On Sun, Jan 11, 2009 at 8:51 AM, Andrei Alexandrescu
<SeeWebsiteForEmail at erdani.org> wrote:
> Walter Bright wrote:
>>
>> Andrei Alexandrescu wrote:
>>>
>>> Michel Fortin wrote:
>>>>
>>>> On 2009-01-10 00:10:11 -0500, Andrei Alexandrescu
>>>> <SeeWebsiteForEmail at erdani.org> said:
>>>>
>>>>>> The problem is identifying if this would be faster than recomputing
>>>>>> the return value.
>>>>>
>>>>> I used memoizers for exp and log (the most called functions in some
>>>>> code I wrote) and it made the original version feel like it was driving in
>>>>> reverse.
>>>>
>>>> That's only true because, in your specific context, those functions were
>>>> called often with the same input. In a program that rarely use the same
>>>> inputs, your memoizing functions will just waste time and memory.
>>>
>>> No, because I use interpolation.
>>
>> That's way beyond the ability of a compiler to do automatically. The
>> compiler would have to understand that the pure function produces continuous
>> results.
>
> You're replying to the wrong guy. I'm saying: the compiler shouldn't have to
> do so, but it should allow functions to do it.
>
> Lately it looks like a lot of the problems discussed here inevitably lead to
> a built-in feature. We want properties, let's have a property thingy. We
> want memoization, let's have a memoize thingy. We want optimally aligned
> structures, let's have an optimal align thingy. I'm holding my breath for a
> request for the kitchen sink thingy.

Just get Walter to implement AST macros and it should stop.  :-)

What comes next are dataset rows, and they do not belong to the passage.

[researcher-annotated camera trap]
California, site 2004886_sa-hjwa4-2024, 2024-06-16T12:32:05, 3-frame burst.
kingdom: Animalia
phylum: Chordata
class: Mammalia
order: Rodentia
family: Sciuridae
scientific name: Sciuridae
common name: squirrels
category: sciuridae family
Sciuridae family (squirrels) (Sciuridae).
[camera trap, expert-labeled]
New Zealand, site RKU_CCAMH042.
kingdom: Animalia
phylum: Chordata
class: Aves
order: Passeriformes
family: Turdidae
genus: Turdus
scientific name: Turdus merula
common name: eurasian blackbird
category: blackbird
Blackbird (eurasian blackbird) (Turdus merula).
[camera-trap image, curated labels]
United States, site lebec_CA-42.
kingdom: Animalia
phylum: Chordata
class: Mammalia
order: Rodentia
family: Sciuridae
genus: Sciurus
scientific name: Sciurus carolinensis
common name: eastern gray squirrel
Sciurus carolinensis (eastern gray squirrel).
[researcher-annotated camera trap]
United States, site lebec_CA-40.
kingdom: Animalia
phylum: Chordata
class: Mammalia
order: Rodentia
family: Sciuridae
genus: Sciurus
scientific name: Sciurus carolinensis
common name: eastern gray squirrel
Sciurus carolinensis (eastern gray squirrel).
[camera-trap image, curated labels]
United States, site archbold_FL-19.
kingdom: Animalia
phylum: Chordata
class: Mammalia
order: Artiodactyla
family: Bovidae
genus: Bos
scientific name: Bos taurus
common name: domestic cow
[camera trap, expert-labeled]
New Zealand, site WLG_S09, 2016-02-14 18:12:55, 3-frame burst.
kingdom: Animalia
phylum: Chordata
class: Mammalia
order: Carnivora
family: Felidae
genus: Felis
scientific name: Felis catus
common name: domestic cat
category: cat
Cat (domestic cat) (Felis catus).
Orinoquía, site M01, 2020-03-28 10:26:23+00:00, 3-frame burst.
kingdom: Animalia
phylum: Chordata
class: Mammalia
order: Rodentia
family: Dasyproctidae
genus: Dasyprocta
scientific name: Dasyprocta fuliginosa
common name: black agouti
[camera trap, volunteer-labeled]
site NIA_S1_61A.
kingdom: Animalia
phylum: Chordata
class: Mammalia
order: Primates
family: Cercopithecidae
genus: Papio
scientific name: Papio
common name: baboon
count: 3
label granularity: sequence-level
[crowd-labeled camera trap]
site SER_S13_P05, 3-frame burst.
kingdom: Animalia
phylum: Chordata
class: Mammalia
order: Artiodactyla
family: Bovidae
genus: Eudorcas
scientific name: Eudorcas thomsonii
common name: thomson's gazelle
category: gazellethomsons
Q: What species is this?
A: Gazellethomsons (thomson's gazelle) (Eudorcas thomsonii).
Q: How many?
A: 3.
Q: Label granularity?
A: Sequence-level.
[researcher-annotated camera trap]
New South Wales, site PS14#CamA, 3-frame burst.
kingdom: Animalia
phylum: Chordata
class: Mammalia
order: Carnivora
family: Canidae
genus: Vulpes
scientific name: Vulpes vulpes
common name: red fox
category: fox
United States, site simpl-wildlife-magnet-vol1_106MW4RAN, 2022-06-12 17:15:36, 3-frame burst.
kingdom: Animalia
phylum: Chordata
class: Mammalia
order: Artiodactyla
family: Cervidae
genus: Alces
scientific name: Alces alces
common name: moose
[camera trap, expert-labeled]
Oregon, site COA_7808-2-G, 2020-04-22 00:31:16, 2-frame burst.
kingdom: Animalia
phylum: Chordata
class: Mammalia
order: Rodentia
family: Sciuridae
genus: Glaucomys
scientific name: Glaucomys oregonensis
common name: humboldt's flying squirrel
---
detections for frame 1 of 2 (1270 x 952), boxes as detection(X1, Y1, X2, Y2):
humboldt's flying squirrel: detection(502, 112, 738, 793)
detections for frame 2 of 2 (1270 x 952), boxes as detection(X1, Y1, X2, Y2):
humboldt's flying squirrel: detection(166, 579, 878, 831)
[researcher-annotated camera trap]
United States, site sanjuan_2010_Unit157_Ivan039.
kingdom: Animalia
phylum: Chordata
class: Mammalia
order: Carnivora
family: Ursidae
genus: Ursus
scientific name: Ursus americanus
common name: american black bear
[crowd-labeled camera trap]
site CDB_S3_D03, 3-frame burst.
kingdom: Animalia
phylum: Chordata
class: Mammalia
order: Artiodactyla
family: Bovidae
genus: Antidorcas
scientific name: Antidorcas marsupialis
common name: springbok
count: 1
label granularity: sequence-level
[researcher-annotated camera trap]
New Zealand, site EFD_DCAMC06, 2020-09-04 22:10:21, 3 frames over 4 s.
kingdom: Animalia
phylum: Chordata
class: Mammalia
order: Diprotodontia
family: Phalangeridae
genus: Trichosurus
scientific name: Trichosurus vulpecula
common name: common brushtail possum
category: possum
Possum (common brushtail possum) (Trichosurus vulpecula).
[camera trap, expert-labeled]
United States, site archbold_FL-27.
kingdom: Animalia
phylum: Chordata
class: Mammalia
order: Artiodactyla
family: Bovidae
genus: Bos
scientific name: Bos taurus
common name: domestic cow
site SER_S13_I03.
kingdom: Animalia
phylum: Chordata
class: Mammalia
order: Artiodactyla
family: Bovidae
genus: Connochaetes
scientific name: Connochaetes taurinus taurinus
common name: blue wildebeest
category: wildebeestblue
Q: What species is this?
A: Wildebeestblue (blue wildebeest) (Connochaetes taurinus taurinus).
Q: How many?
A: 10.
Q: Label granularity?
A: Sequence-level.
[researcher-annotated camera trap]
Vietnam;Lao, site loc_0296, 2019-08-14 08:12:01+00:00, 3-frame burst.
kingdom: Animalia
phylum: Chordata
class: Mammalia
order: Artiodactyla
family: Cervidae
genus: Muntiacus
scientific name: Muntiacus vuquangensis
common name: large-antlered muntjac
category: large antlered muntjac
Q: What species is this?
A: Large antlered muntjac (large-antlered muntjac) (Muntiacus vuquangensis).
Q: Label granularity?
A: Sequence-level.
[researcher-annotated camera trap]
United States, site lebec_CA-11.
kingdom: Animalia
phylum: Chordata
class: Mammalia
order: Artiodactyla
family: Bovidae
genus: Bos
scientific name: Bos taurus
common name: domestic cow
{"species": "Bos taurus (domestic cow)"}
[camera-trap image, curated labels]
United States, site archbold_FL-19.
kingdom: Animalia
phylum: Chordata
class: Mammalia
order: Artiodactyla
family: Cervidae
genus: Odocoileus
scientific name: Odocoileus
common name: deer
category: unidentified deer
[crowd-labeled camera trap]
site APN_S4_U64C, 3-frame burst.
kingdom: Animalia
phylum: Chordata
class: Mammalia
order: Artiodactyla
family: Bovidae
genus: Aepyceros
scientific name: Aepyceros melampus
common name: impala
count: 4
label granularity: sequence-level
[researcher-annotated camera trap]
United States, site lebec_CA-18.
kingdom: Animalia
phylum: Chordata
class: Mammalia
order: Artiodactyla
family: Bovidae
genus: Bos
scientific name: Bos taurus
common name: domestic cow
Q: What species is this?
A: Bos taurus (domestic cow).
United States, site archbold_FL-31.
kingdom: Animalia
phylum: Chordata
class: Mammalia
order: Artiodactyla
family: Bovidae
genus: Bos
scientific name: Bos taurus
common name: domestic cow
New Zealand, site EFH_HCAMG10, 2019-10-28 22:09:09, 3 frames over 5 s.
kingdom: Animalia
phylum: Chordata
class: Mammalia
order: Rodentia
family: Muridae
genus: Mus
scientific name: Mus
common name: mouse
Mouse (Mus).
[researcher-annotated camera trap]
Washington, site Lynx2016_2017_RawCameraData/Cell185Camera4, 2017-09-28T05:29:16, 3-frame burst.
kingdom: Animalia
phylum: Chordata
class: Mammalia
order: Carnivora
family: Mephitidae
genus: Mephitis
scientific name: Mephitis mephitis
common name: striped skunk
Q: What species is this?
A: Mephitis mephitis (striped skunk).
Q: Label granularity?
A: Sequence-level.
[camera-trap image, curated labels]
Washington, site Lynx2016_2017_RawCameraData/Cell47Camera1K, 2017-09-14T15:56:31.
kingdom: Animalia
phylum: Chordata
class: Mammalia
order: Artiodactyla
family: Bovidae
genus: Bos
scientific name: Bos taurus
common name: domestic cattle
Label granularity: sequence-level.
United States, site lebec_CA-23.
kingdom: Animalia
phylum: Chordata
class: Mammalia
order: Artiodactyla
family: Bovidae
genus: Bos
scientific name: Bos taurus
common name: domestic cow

Until then the library solutions are often unpalatable.  Like using
string mixins to implement properties.  Ick.

But the call for a memoization thingy I just don't get.  No way that
should be a compiler feature, just far too many ways to memoize with
too many different tradeoffs.  And a memoizing wrapper function
basically loses nothing in terms of expressiveness.